Sandy began her post-secondary basketball career at Dalhousie University, where she made the team as a freshman. After her second year at Dalhousie, Sandy took her talents to the other side of the country to the University of Victoria, where she won her first national championship.
Driving through Vancouver with Sandy during a preseason tournament in my first year at Ryerson, she reminisced about the summer after her first year playing in Victoria. She had gone back to her hometown of St.Catherines, Ontario, for the summer, and she would call her teammates everyday to ask them what training they were doing. I remember Sandy saying, “If they said they were going for a five kilometer run, I’d go for a 10 kilometer run.”
We all laughed with her about her drive, passion and determination, but truthfully, we were all envious. Sandy did everything to the best of her ability.
Sandy continued her basketball success playing professionally in Germany before retiring to coach there.
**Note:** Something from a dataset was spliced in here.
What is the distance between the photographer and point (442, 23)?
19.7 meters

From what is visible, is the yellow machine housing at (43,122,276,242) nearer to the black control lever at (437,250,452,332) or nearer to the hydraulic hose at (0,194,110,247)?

When she finally found herself back in Canada, the basketball community embraced her with open arms. Not only did she become the head coach of the Ryerson Rams, but during the summer Sandy worked with the provincial and national team programs.
The last year of Sandy’s life was no less adventurous. She was determined, as she was with everything else, to not let cancer stop her. She travelled to Vancouver, Prince Edward Island, Germany, Italy, Mexico and Peru. In Peru, she climbed Machu Picchu, despite her traveling partners advising her against it.
Visiting Sandy in the hospital, she told me the story about Machu Picchu. Her friends began to climb the mountain without her because they told her it wasn’t safe for someone in her condition. She stayed at the base looking up in envy. But because Sandy was Sandy, if someone said she couldn’t do it, she would use everything she had in her to prove them wrong. After a while, she thought, “If they can do it, I can do it. I’m not going to let lung cancer stop me,” so she headed up the steep, winding stairs that were barely wide enough to fit a person’s foot. Sandy dug deep and her determination kicked in as she met her friends at the top of the 2,430 meter high mountain.
After Sandy’s passing, Ryerson sewed ‘SP’ patches on both the men’s and women’s jerseys to forever remember the significant role Sandy played in the development of the Ryerson Rams athletic programs.
Playing with Sandy’s name over our hearts reminds us to play with her passion every time we put on our jerseys. We have vowed to play to make her proud and continue the growth, progression and success that Sandy had worked so hard to accomplish both on and off the court.
Sandy Pothier spent eighteen years as the head coach of the Ryerson Rams Women’s Basketball team, the longest in the team’s history. Pothier passed away on January 21, 2012 after a two-year battle with cancer at the age of 50.